C. Access to low-cost capital.
D. Access to low-cost production inputs (raw materials, labor, etc.).

6. From its facility in North Carolina, TMC Corporation manufactures and sells a small
electric car under the brand name of Quinoa. Quinoa is the first and only electric car
of its kind in the market and is a bestseller owing to its low price. Which of the
following is a threat that is most likely to reduce the competitive advantage Quinoa
has due to its low price?
A. The price of gasoline increases sharply.
B. The government places import restrictions on electric cars and other vehicles.
C. New environmental regulations are imposed on fossil fuel–based vehicles.
D. The government withdraws the subsidies it had extended to the electric car
segment.

7. Which of the following correctly describes a cost leadership strategy in the


framework of Porter's generic strategies?
A. The strategy focuses on the organization's ability to sell a high volume of lower-
cost products or services. In order to be able to implement this strategy, the
organization should have high levels of productivity and efficiency, as well as
access to extensive distribution resources. Additional factors affecting the
successful implementation of this strategy include proprietary production
technology, control of low-cost production inputs (raw materials, labor, etc.), and
access to low-cost financial capital.

> [Recorded information]
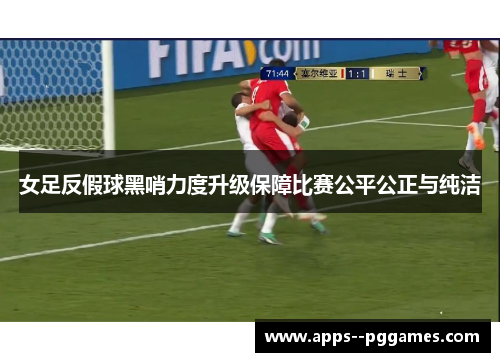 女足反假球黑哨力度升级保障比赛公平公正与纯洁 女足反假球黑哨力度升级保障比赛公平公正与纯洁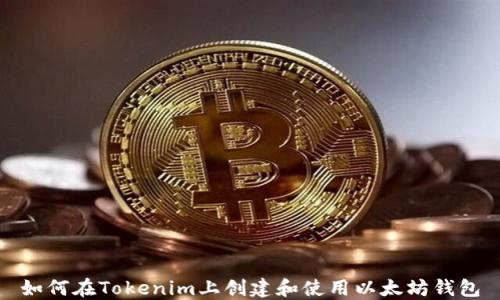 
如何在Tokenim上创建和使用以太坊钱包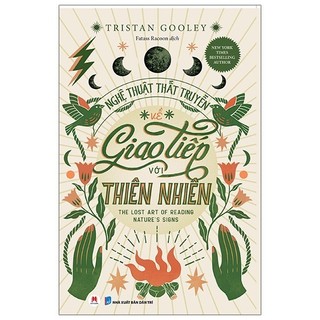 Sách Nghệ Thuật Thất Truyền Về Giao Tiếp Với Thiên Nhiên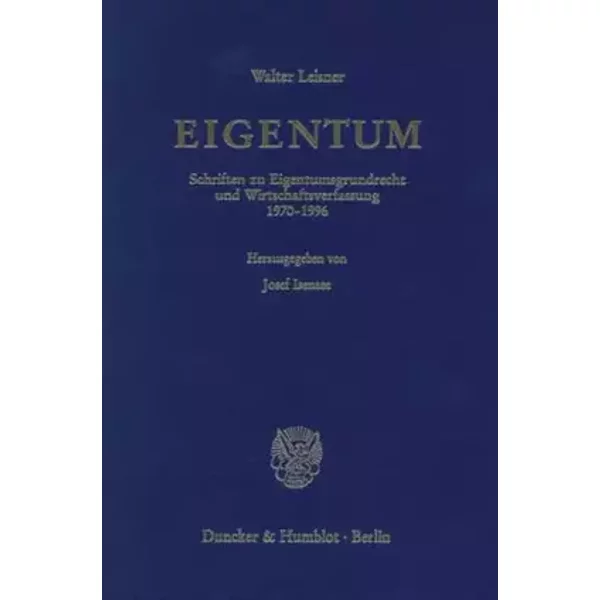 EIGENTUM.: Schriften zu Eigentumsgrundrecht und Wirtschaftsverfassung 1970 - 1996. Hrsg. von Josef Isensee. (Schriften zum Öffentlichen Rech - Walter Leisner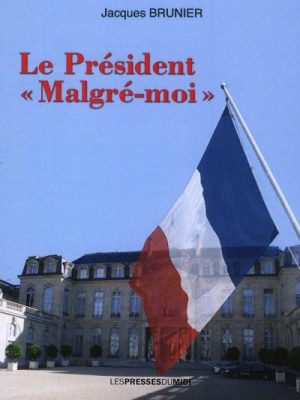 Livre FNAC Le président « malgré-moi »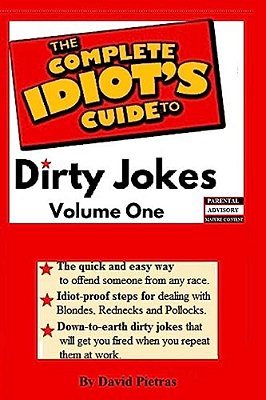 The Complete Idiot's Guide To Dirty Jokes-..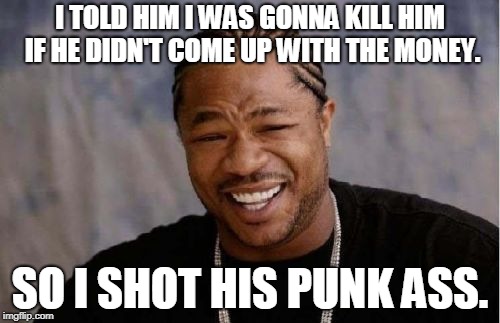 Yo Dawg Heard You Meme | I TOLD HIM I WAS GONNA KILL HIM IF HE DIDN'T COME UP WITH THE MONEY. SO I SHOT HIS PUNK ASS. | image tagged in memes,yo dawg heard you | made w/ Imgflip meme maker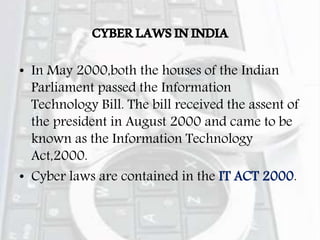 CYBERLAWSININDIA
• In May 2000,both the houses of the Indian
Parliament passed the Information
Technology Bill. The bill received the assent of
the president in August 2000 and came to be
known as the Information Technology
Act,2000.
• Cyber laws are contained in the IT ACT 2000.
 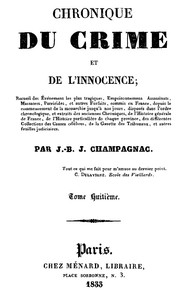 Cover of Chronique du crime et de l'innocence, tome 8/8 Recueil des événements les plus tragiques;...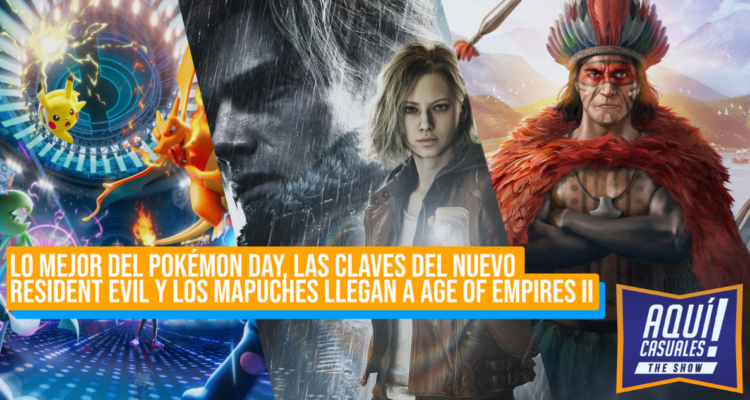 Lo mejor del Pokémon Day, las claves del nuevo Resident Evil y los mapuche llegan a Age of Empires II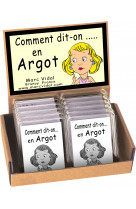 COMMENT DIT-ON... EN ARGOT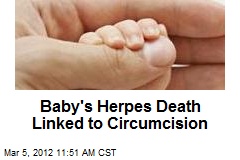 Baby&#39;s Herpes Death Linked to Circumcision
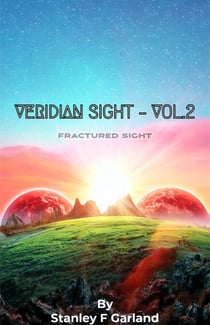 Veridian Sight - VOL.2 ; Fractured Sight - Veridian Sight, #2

--

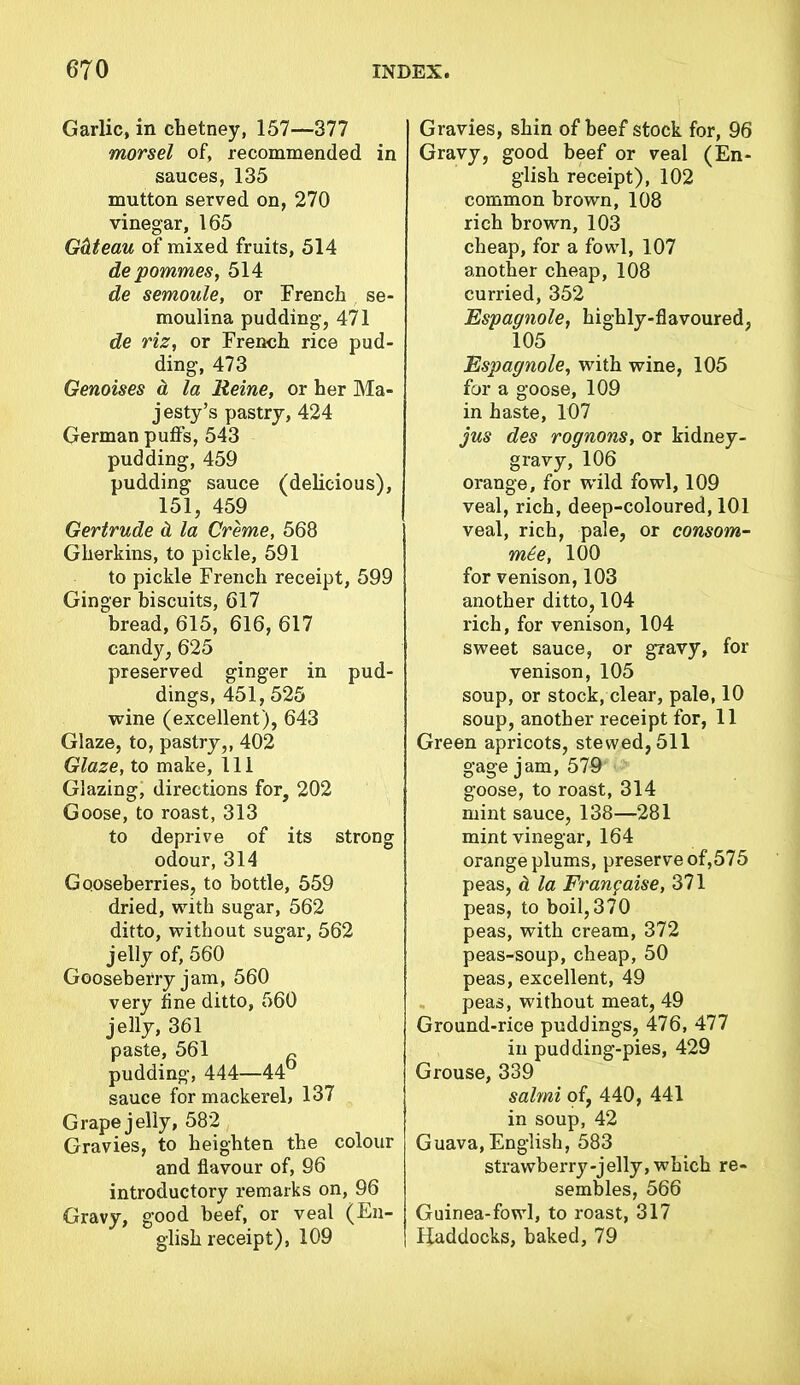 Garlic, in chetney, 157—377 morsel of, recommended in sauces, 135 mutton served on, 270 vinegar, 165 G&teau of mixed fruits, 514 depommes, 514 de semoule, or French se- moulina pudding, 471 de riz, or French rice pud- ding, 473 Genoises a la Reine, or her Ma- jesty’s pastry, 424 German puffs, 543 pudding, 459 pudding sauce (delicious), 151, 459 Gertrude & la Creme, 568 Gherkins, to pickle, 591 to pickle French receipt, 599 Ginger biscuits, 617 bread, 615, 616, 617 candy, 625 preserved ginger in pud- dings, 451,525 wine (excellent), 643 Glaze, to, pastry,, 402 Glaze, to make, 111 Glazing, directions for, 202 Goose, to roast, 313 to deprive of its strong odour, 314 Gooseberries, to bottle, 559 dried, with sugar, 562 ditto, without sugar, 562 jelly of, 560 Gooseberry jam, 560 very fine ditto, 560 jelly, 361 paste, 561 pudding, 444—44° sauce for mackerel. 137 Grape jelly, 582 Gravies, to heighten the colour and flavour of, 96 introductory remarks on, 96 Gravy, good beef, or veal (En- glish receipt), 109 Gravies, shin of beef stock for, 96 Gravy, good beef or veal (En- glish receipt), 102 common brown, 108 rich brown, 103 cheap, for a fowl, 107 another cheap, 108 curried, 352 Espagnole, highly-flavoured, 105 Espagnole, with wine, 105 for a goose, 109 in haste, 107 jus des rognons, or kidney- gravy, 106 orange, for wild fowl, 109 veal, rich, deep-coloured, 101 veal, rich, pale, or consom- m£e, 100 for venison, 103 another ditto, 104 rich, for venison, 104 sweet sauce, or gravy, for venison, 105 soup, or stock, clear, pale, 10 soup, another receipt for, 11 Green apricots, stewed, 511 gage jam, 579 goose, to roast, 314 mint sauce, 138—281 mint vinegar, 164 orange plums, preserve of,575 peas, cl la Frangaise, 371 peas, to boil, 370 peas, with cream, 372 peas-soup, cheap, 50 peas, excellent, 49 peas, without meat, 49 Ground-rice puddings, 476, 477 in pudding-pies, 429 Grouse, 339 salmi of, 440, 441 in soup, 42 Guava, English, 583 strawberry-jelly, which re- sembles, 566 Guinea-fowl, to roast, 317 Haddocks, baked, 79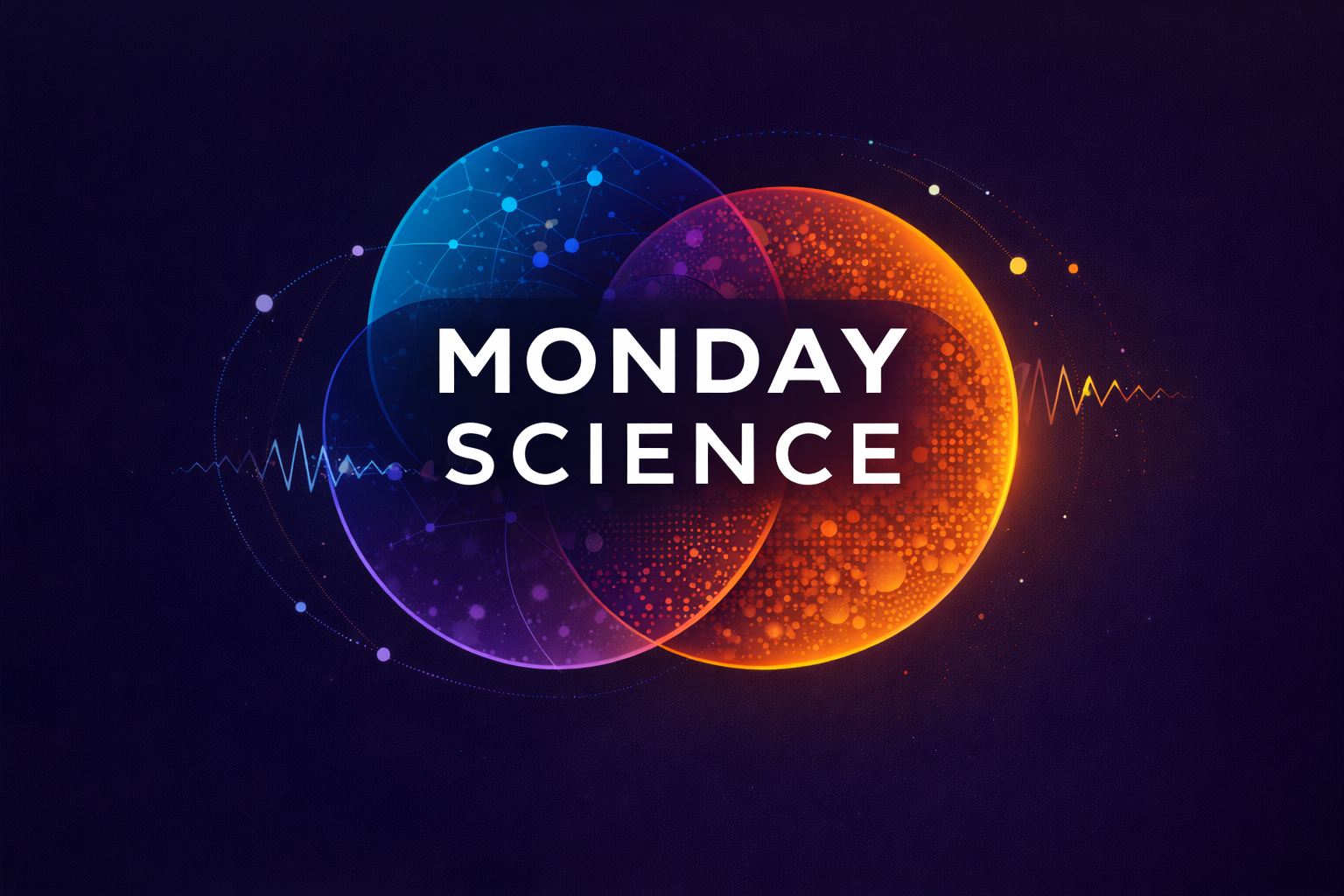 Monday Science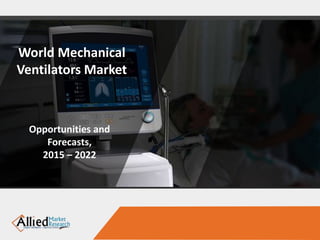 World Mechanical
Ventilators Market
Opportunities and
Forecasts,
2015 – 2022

> [Instructions for the task]
Rewrite everything in the strategy quiz from "D. Access to" down to "fossil fuel–based vehicles.", putting "South Carolina" in place of "North Carolina".

> [Written answer]
D. Access to low-cost production inputs (raw materials, labor, etc.).

6. From its facility in South Carolina, TMC Corporation manufactures and sells a small
electric car under the brand name of Quinoa. Quinoa is the first and only electric car
of its kind in the market and is a bestseller owing to its low price. Which of the
following is a threat that is most likely to reduce the competitive advantage Quinoa
has due to its low price?
A. The price of gasoline increases sharply.
B. The government places import restrictions on electric cars and other vehicles.
C. New environmental regulations are imposed on fossil fuel–based vehicles.